------ Excerpted passage ------

| Here's the DLC green group Environmental Defense.
Senators Joe Lieberman and John Warner tomorrow will introduce comprehensive, bipartisan climate change legislation that would cap and cut U.S. greenhouse gas emissions while protecting the economy and American consumers.
And here's the more progressive Friends of the Earth.
Global warming legislation expected to be introduced tomorrow could provide giveaways worth hundreds of billions or even trillions of dollars to polluting industries, according to an analysis of a draft of the legislation conducted by Friends of the Earth.
Here's Grist's David Roberts.
This is, in a sense, the same old strategy question that comes up all the time. Do you, like FOE, act as an outside agitator, draw lines in the sand, and try to pressure the political process? Or do you, like ED, worm your way inside the process, schmooze the big players, and strive to insure that the final bill is as good as it possibly can be under the circumstances?
If you say "we need both," gold star for you.
I love David's writing, but I don't agree with this as a matter of politics. Insider-outsider strategies are critical to move policy, but what Roberts is describing is not an insider-outsider strategy. He is describing a parasite. Environmental Defense is justifying a large corporate give-away under the rubric of environmentalism, and the rest of the green community is letting ED get away with it.
In terms of the policy, Environmental Defense is alone here. The green groups are remarkably polite to each, as most of them started in the 1970s convinced that protecting the environment was a value system. At the time, it might have been. Today, the question is how to manage a commons, and these groups just don't agree with each other. There is no movement around the environment anymore, there are progressives, corporatists, and deniers, all fighting over a large multi-trillion dollar and rapidly shrinking commons. The lack of robust internal debate among green groups means that ED's Fred Krupp can nonetheless speak for 'the environmental movement', scoop up his corporate money, and throw everyone else to the curb.

------

**Task instructions:**
1. Copy the passage of the post about the climate bill that begins with the words containing "Senators Joe Lieberman" and ends with "Grist's David Roberts.", reproducing it word for word.
2. Resume the post about the climate bill, starting right after its final sentence.
You can complete the work without the entries.

------ Information shown ------

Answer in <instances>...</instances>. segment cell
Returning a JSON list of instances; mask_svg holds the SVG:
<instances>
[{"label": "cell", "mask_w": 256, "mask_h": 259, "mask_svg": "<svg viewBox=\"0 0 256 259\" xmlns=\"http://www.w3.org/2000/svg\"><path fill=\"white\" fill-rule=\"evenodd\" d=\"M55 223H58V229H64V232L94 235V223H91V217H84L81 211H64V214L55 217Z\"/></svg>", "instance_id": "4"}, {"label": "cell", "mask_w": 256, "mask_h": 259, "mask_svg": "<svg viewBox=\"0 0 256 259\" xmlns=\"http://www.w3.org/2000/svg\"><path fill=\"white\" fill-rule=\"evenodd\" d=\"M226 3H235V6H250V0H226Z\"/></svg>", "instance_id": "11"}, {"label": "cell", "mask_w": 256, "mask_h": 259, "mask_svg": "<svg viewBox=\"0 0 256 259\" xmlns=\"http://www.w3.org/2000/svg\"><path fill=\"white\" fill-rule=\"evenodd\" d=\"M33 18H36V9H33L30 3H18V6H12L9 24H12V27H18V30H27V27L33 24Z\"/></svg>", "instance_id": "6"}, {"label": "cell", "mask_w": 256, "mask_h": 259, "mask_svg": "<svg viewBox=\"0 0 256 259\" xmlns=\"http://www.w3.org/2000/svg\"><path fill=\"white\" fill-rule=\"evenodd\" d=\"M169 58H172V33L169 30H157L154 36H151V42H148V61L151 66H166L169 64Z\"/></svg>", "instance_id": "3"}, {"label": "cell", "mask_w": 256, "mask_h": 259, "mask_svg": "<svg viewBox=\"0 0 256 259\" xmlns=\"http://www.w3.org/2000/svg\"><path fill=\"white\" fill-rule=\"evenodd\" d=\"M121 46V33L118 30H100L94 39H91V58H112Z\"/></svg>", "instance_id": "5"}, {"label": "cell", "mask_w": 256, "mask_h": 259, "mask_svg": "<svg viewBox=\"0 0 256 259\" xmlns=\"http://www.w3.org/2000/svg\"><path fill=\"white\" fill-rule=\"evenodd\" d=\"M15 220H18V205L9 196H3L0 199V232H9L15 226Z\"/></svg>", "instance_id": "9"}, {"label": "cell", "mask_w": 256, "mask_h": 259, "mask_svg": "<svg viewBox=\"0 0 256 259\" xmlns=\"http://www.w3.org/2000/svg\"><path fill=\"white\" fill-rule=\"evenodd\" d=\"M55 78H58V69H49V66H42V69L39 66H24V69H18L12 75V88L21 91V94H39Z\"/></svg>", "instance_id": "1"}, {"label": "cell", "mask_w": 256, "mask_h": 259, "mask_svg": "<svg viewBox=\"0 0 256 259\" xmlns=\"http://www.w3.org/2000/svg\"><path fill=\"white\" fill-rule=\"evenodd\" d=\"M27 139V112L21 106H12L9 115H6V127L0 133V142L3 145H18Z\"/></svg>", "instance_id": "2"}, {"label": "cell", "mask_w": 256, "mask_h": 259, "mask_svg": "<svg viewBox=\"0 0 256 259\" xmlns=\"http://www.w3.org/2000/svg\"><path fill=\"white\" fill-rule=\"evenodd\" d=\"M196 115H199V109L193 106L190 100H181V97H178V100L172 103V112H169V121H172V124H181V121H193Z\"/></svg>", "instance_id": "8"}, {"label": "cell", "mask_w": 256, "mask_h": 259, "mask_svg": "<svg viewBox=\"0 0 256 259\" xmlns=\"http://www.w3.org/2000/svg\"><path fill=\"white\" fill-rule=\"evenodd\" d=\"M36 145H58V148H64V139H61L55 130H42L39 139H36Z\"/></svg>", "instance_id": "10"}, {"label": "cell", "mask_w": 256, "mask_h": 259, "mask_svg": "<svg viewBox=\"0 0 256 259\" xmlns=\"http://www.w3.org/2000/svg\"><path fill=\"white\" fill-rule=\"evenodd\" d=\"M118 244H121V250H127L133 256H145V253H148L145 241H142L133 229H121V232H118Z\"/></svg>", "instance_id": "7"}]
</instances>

------

**Answers for the exercise:**
1.
Senators Joe Lieberman and John Warner tomorrow will introduce comprehensive, bipartisan climate change legislation that would cap and cut U.S. greenhouse gas emissions while protecting the economy and American consumers.
And here's the more progressive Friends of the Earth.
Global warming legislation expected to be introduced tomorrow could provide giveaways worth hundreds of billions or even trillions of dollars to polluting industries, according to an analysis of a draft of the legislation conducted by Friends of the Earth.
Here's Grist's David Roberts.

2.
A letter on carbon allowances implicitly protesting the bill came out in September from Clean Water Action, Defenders of Wildlife, Earthjustice, the League of Conservation Voters, the National Audubon Society, the National Environmental Trust, the National Tribal Environmental Council, the National Wildlife Federation, the Natural Resources Defense Council, Oceana, Physicians for Social Responsibility, The Sierra Club, Union of Concerned Scientists, U.S. Public Interest Research Group, and the Wilderness Society all agree, to a greater or lesser extent with Friends of the Earth. They don't like the bill, or the giveaway, but judging by tomorrow's coverage, you wouldn't know it.
ED is using its brand as an environmental group to push against progressive solutions to global warming. In prisoner's dilemma parlance, it is 'defecting' from the rest of the community to get what it wants, which is insider influence and corporate money. The argument from ED will be that corporations are part of the solution, which is of course true, though not in the way they mean.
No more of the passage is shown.